#### DIRECTIONS
Restate the records exactly. Include all of them.

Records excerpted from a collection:

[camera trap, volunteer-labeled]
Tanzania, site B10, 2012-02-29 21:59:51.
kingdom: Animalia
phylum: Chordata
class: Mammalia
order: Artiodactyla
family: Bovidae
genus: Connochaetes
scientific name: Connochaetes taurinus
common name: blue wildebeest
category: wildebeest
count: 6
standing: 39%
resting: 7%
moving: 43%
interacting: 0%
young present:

#### TASK ANSWER
[camera trap, volunteer-labeled]
Tanzania, site B10, 2012-02-29 21:59:51.
kingdom: Animalia
phylum: Chordata
class: Mammalia
order: Artiodactyla
family: Bovidae
genus: Connochaetes
scientific name: Connochaetes taurinus
common name: blue wildebeest
category: wildebeest
count: 6
standing: 39%
resting: 7%
moving: 43%
interacting: 0%
young present:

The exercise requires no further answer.